Seminar - Cellular and molecular mechanisms of cancer invasion and metastasis (Speaker: Dr. Andrew Ewald)

Dr. Andrew Ewald
Associate Professor
Department of Cell Biology, School of Medicine
Johns Hopkins University, USA

Date: Wed, 27-September-2017
Time: 3:00 PM
Venue: Rm. A2-08, 2/F, Mrs Chen Yang Foo Oi Telemedicine Centre
William MW Mong Block, Faculty of Medicine Building
21 Sassoon Road, Pokfulam, Hong Kong

The overwhelming majority of cancer mortality is attributable to metastasis, the process by which cells escape from the primary tumor, access the systemic circulation, and colonize distant organs. Work from our lab and others has revealed that these steps can be accomplished by cancer cells that retain an epithelial phenotype while transitioning between distinct phenotypic states specialized for either proliferation or migration.
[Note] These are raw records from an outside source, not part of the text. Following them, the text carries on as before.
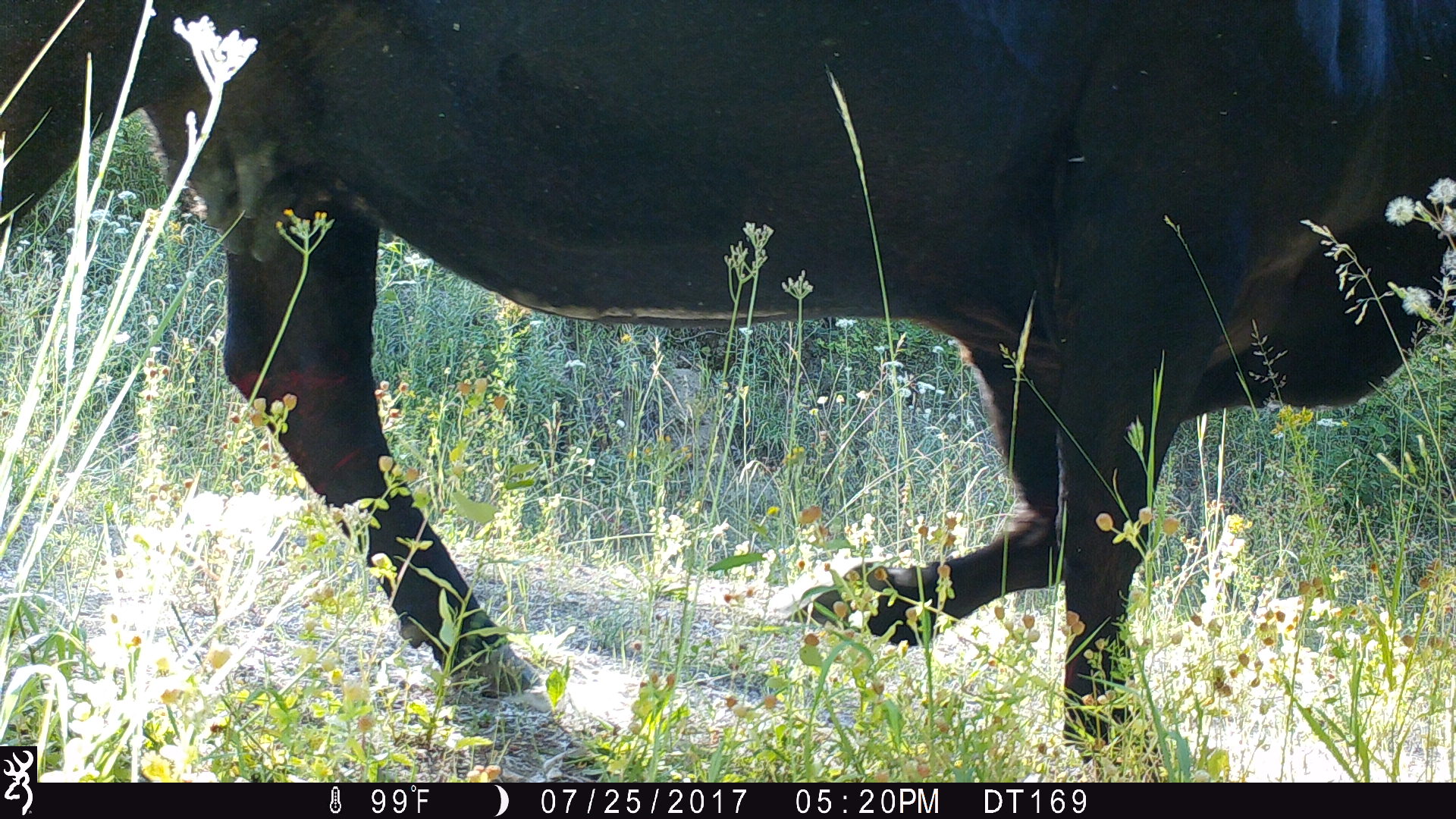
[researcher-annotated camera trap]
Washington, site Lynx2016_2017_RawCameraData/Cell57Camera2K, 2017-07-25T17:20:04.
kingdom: Animalia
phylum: Chordata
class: Mammalia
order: Artiodactyla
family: Bovidae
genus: Bos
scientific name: Bos taurus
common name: domestic cattle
Domestic cattle (Bos taurus). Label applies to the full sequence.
Our recent publications demonstrated that proliferative breast cancer cells acquire migratory and invasive potential through the expression of basal genes, such as keratin 14 (K14) and p63. This transition occurs specifically at the tumor stroma border. These K14+ cancer cells collectively invade and intravasate as adherent groups of cells, through microenvironments defined by aligned, fibrillar collagen I. Upon arrival at the distant site, these predominantly K14+ clusters transition to predominantly K14- growing metastases. We have developed 3D culture models of invasion past the myoepithelium, intravasation, and metastatic colony formation. We are currently exploiting these models to define the molecular drivers of transitions between proliferative and migratory epithelial states. We are also working on defining the role of epithelial cell adhesion programs in collective strategies for metastasis. Our ultimate goal is to develop novel concepts for anti-metastatic therapies.